“Water is hospitality,” says James Papastavros, the bar manager of Toronto’s Montauk bar. “We’re in the hospitality industry. Giving someone a glass of water is showing that you care.”
When you walk up to a bar to order your beers or Boulevardiers, a glass of water will usually slide across the bar to keep you company while the bartender attends to your order. To many, this gesture is simply a tool for keeping tomorrow’s hangover at bay or a sign from the bartender that perhaps your glass needn’t be filled with more booze.
But for many more, water flies the banner of good service. “Everyone that sits at my bar is offered a menu and a glass of water while they settle in,” says Kyle Law, of Alley Cat Lounge in Savannah, Ga. The menu at Alley Cat spans over 140 cocktails, so it’s essential for their guests to have something to sip on while they read. “It takes away the self-imposed feeling of having to make a decision quickly.”
“Empty water glasses are one of my biggest pet peeves,” says Will Lee, the head bartender of Detroit’s Grey Ghost. “It’s a small detail that’s too often overlooked.” Papastavros and his business partner, Graham Wynn, have put a huge emphasis on water after noticing a lack of it. “Filled glasses are something guests shouldn’t take notice of and industry people should,” says Papastavros.

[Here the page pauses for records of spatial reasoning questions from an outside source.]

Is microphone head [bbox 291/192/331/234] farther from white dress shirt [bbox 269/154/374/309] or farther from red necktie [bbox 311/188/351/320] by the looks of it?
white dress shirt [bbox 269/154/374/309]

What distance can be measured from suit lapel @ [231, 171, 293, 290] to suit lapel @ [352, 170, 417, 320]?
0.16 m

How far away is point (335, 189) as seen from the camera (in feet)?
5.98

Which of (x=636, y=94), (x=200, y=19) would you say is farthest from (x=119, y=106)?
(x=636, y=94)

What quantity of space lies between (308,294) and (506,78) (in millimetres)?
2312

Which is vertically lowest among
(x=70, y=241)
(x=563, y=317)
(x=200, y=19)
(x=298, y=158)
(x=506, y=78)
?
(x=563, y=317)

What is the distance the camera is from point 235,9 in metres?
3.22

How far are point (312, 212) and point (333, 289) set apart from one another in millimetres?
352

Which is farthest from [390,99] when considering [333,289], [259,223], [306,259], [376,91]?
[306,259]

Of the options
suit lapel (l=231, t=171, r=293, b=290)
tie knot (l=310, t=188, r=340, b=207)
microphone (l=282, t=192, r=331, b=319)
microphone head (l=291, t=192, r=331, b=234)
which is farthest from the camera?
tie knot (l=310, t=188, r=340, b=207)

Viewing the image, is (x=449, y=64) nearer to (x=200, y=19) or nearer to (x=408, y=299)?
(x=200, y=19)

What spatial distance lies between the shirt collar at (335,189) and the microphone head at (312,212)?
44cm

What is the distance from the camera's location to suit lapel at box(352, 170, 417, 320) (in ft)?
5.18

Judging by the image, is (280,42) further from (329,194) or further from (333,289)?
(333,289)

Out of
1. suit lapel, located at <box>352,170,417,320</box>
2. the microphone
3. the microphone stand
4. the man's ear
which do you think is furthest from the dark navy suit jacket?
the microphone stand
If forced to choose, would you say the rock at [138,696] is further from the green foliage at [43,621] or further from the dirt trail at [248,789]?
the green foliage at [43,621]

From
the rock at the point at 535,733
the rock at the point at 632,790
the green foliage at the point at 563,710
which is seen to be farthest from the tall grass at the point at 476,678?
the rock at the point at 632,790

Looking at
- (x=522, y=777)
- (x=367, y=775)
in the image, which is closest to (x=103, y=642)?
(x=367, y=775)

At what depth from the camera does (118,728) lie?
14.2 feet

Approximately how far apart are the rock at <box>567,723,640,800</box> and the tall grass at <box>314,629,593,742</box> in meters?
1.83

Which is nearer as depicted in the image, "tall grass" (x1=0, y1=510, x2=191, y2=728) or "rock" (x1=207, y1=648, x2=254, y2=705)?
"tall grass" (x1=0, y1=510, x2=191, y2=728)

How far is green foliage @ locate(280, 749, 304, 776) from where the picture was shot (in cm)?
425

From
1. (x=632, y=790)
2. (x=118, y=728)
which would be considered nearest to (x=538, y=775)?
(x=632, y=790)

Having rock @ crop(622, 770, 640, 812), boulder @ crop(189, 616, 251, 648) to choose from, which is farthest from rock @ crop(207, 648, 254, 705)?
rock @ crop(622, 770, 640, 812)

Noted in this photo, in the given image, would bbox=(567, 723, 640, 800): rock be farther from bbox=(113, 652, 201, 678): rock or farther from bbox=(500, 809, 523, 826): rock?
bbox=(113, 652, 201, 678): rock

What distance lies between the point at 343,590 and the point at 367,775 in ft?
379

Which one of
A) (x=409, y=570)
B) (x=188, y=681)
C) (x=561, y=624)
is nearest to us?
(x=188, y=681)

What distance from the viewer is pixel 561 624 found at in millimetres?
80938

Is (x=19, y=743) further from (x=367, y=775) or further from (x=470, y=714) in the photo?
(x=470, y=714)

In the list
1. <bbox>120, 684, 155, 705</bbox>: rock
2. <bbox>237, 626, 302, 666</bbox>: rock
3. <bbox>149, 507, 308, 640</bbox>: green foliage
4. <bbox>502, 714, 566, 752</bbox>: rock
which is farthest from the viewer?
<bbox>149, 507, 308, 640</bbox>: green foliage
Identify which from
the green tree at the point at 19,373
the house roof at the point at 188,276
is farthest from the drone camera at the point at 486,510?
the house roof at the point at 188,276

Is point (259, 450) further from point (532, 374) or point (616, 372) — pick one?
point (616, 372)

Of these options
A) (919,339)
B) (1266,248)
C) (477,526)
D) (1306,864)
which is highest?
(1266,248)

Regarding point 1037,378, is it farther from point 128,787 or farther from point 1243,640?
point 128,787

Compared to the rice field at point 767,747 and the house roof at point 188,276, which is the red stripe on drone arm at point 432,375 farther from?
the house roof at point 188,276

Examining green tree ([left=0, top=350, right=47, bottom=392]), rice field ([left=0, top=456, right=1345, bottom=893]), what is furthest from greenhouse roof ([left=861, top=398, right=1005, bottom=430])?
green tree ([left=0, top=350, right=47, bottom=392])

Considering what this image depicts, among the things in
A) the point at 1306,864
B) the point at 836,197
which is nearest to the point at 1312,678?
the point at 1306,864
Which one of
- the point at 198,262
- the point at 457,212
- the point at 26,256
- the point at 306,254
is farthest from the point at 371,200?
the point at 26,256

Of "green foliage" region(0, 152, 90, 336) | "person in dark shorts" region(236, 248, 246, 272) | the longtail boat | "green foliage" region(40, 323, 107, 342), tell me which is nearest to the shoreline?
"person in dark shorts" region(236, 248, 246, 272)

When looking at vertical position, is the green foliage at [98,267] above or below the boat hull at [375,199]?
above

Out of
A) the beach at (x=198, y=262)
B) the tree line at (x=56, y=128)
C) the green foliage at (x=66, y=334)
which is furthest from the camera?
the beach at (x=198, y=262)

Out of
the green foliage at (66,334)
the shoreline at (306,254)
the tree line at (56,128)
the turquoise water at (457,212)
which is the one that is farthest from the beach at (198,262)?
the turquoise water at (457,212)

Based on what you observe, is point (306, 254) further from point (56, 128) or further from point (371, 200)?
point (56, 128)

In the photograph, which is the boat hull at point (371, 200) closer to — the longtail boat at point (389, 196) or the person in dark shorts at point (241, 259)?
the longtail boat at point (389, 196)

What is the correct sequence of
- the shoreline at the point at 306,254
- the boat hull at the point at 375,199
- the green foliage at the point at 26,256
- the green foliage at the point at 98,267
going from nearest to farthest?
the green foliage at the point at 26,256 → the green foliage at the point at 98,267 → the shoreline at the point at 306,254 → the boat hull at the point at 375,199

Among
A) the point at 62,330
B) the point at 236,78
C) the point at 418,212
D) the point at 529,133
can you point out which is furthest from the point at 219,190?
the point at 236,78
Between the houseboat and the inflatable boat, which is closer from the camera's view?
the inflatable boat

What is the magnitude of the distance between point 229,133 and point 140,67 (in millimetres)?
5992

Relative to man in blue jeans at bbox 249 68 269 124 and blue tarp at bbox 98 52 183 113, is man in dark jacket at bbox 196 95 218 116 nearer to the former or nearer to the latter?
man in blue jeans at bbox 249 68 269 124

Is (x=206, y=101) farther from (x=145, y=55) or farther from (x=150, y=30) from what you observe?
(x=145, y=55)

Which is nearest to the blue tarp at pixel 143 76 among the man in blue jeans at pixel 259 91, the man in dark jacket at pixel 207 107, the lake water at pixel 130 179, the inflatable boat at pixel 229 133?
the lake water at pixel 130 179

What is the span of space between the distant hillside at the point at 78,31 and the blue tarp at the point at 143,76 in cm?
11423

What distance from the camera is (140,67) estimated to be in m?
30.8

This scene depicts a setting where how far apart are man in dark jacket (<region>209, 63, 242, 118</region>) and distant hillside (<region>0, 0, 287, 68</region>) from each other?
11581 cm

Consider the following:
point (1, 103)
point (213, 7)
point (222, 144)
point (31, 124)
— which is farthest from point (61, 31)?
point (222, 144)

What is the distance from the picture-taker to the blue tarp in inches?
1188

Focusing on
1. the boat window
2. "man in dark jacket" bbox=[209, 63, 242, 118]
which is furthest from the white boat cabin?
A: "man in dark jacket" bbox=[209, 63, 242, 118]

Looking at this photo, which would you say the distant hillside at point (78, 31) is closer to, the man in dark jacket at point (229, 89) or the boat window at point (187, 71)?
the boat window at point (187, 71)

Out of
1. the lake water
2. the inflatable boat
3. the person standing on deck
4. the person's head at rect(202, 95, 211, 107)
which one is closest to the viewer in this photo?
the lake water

Of course, committing to water service is just the first step for bar owners. Then there’s the question of still or sparkling, filtered or unfiltered, room temperature or chilled. Should you pour as you go or place the bottle on the table? We talked to industry insiders and had them weigh in on the water debate?
“At Death & Co, as soon as you sit down, your glasses are filled. As soon as they get a third empty, it’s refilled. You remember that,” says Papastavros. Death & Co national beverage director Tyson Buhler adds, “We continuously fill water glasses as a way to keep our guests hydrated while drinking alcohol, but we also look at it as a hospitality and service moment. It allows our staff to check in and see if a guest has any needs without the staff being too intrusive.”
If your bar features top-shelf spirits, it probably goes without saying that it should serve something better than simple tap water. Alley Cat invested in a 0.5-micron filtration system, where water is pushed out, fountain-style. It’s not cheap: “It costs us the equivalent of having one additional person on payroll every night,” says Law. But “if you pull down that bottle of William Larue to pour and your guest asks for a few drops of water to open it up, we have ice-cold dropper bottles full of filtered water behind the bar, not to mention what filtered water adds to an ice program. Essentially, we only want to put the purest form of water, frozen or not, in your glass.”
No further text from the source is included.